O episódio mudaria para sempre a vida dos três pescadores e da população das margens do rio Paraíba e de Guaratinguetá. Nascia ali uma grande devoção a Nossa Senhora da Conceição Aparecida, padroeira do Brasil.

 

A devoção

Quem visita o imponente Santuário Nacional de Nossa Senhora Aparecida, em Aparecida (SP), vê contrastar-se a grandiosidade do templo (considerado o segundo maior templo católico do mundo, atrás somente da basílica de São Pedro, no Vaticano) com uma pequenina imagem de quarenta centímetros de altura, esculpida em terracota (argila). A imagem fica fortemente protegida por vidros blindados no interior de um nicho dourado. O cuidado com a sua segurança justifica-se. Em 1978, a imagem sofreu um grave atentado que quase a reduziu a fragmentos. Após ser restaurada no MASP (Museu de Arte de São Paulo), a imagem da padroeira do Brasil voltou para a basílica, onde é venerada por milhões de fiéis.

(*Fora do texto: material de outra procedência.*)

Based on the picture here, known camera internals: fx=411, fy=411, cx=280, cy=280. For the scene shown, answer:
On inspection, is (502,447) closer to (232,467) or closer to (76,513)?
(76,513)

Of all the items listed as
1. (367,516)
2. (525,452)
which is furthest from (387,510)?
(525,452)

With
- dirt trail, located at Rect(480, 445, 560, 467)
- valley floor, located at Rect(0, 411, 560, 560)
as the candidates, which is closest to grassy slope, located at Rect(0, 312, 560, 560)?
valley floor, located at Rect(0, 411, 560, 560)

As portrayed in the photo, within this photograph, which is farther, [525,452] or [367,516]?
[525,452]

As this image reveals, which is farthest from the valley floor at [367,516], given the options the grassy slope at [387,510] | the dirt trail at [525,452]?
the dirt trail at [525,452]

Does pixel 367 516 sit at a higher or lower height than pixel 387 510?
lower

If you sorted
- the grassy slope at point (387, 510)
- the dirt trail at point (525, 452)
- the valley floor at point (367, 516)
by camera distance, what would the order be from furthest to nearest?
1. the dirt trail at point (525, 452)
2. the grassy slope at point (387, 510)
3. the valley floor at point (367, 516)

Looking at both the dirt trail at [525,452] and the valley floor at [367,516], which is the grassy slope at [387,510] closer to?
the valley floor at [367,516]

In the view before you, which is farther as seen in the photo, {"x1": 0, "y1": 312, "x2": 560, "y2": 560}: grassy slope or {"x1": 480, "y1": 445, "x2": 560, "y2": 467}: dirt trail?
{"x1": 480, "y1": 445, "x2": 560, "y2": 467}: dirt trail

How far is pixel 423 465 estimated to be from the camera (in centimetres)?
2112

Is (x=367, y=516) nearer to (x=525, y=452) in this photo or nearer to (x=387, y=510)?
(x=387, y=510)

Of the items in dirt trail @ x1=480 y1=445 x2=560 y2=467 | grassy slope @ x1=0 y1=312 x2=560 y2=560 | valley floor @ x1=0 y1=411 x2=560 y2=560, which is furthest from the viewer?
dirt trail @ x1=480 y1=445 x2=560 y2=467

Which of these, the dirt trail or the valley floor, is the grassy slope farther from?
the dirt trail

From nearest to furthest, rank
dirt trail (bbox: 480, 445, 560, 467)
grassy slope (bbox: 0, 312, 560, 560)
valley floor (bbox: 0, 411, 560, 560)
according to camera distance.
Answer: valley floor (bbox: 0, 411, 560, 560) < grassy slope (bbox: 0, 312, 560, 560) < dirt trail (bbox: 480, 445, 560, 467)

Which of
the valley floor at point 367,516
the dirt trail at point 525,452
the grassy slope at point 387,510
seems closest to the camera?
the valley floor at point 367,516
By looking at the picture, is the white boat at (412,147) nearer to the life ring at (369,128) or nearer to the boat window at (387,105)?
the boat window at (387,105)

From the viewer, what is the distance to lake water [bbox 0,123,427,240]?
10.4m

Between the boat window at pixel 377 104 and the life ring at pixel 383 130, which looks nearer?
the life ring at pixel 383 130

Todos os anos aproximadamente 12 milhões de pessoas visitam o Santuário Nacional de Nossa Senhora Aparecida. São pessoas provenientes de todos os cantos do Brasil. Na rampa que dá acesso ao nicho onde se encontra a imagem da Virgem padroeira do Brasil, não se veem diferenças de gêneros, de raças, de cores e de classes sociais. A devoção a Nossa Senhora Aparecida promove a união do povo de Deus, formando uma só raça, uma só identidade, uma só fé.

 

Romarias de Resende Costa

Da pequena cidade de pouco mais de 11 mil habitantes, localizada na região do Campo das Vertentes em Minas Gerais e que tem Nossa Senhora (da Penha de França) como padroeira, saem anualmente centenas de romeiros em direção a Aparecida, em excursões, em carros particulares, a pé, a cavalo e de bicicleta. Um testemunho da grande devoção dos resende-costenses à Virgem Maria. No bairro Dois de Junho, na entrada da cidade, há uma capela dedicada a Nossa Senhora Aparecida, onde atualmente são realizadas as celebrações do dia 12 de outubro, feriado nacional da padroeira do Brasil.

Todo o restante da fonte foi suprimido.